**TEXTAUSZUG:**

○ ○ ○ ○

Zuletzt hat die Landesregierung Nordrhein-Westfalens im August 2023 über die Nachhaltigkeitsstrategie beraten und die Fortschreibung für das Jahr 2024 beschlossen. Die neunte NRW-Nachhaltigkeitstagung im September 2023 mit über 500 Vertreter*innen aus allen gesellschaftlichen Bereichen lieferte dafür wichtige Impulse. Dabei wirkt auch der NRW-Nachhaltigkeitsbeirat an der Strategieentwicklung mit. Die übergeordnete Koordination liegt im Ministerium für Umwelt, Naturschutz und Verkehr des Landes Nordrhein-Westfalen (MUNV NRW).
Ziele & Indikatoren
Das Ziel- und Indikatorensystem der NRW-Nachhaltigkeitsstrategie orientiert sich an den nationalen und internationalen Nachhaltigkeitszielen. Über die 67 Indikatoren und Ziele wird im Abstand von zwei Jahren berichtet. Zudem werden unter auf der Website https://www.nachhaltigkeitsindikatoren.nrw.de regelmäßig aktualisierte Daten bereitgestellt.

○ ○ ○ ○

**ÜBUNGSDATEN:**

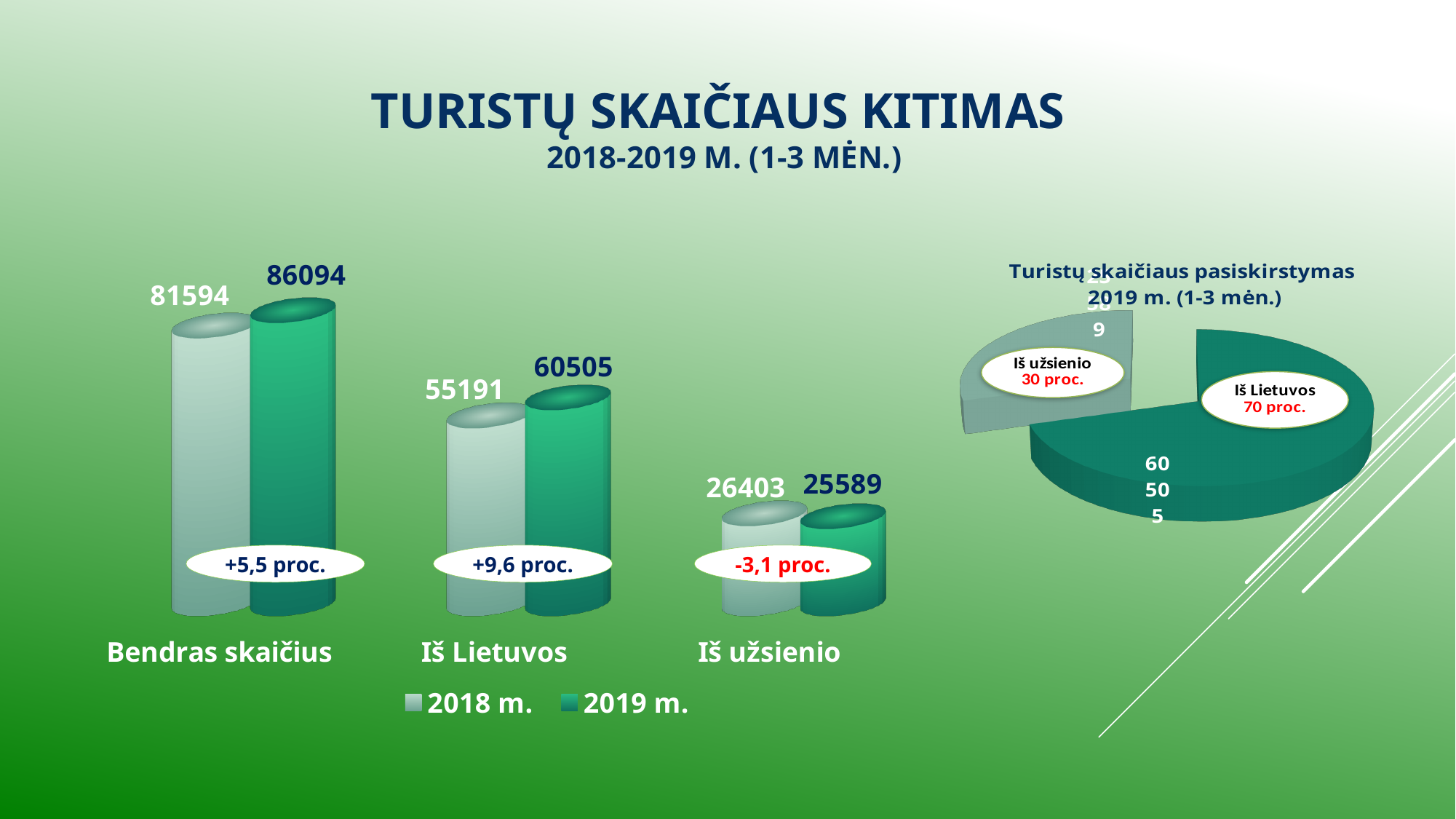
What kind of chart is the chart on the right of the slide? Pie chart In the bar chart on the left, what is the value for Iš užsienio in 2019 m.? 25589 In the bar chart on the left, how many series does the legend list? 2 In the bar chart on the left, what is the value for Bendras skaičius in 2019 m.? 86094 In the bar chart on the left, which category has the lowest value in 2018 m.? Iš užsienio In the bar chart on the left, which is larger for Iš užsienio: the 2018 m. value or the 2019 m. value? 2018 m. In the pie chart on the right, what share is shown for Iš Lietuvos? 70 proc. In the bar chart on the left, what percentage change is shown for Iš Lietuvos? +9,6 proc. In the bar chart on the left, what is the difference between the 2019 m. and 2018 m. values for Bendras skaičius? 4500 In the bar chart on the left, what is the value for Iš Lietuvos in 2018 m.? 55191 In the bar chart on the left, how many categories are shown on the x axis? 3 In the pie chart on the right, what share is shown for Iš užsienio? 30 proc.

○ ○ ○ ○

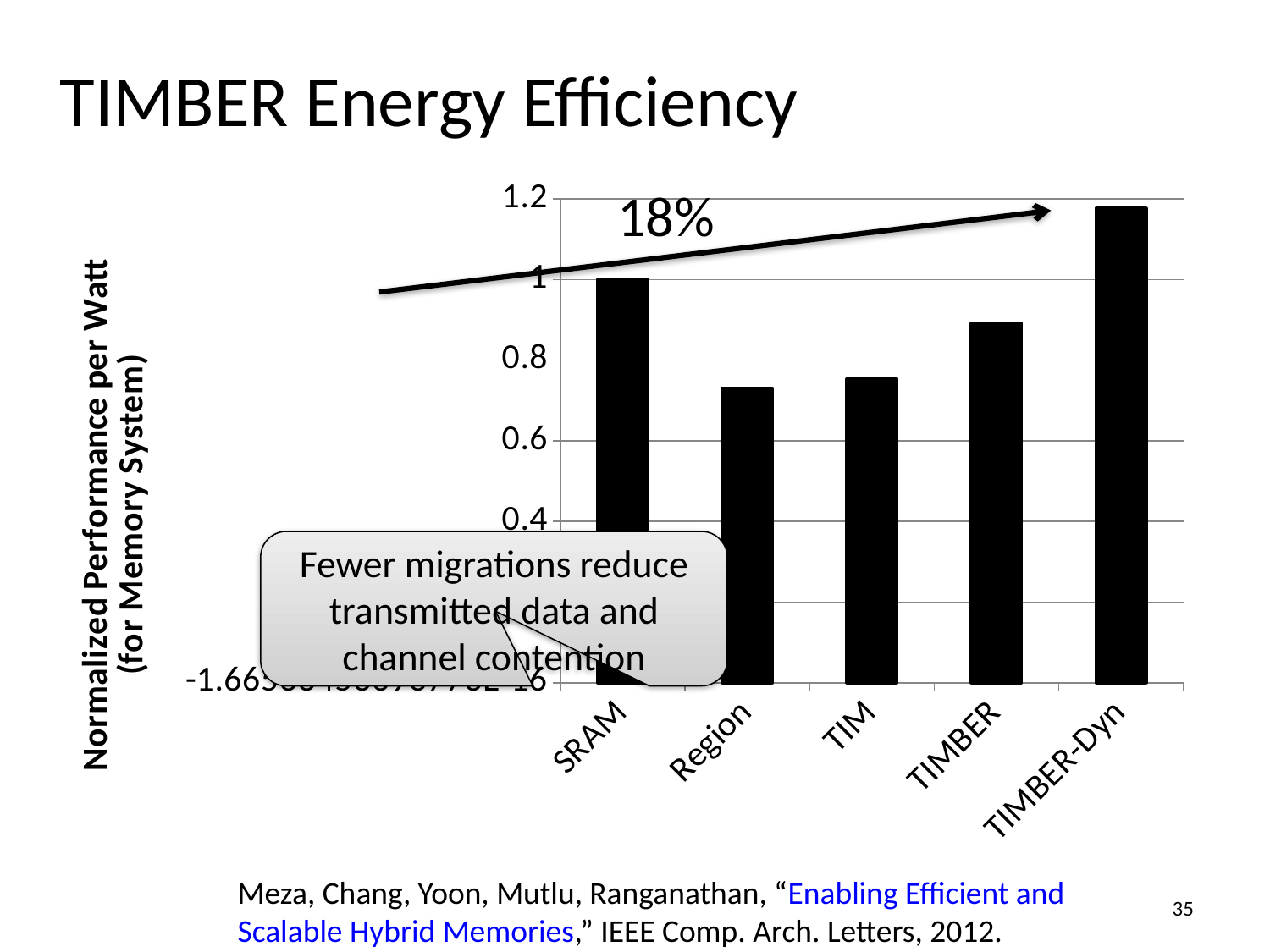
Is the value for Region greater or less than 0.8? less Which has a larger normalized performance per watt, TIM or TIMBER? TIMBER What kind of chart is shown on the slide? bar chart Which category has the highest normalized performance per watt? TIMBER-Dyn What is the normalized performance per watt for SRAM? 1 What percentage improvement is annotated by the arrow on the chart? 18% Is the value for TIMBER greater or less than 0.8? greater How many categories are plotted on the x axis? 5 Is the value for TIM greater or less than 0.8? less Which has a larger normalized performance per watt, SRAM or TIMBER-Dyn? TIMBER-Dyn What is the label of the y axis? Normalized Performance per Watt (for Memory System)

○ ○ ○ ○

Schreib aus dem Text zur NRW-Nachhaltigkeitsstrategie die Stelle von „Zuletzt hat die“ bis „Nordrhein-Westfalen (MUNV NRW).“ Wort für Wort ab.

**ERGEBNIS DER AUFGABE:**
Zuletzt hat die Landesregierung Nordrhein-Westfalens im August 2023 über die Nachhaltigkeitsstrategie beraten und die Fortschreibung für das Jahr 2024 beschlossen. Die neunte NRW-Nachhaltigkeitstagung im September 2023 mit über 500 Vertreter*innen aus allen gesellschaftlichen Bereichen lieferte dafür wichtige Impulse. Dabei wirkt auch der NRW-Nachhaltigkeitsbeirat an der Strategieentwicklung mit. Die übergeordnete Koordination liegt im Ministerium für Umwelt, Naturschutz und Verkehr des Landes Nordrhein-Westfalen (MUNV NRW).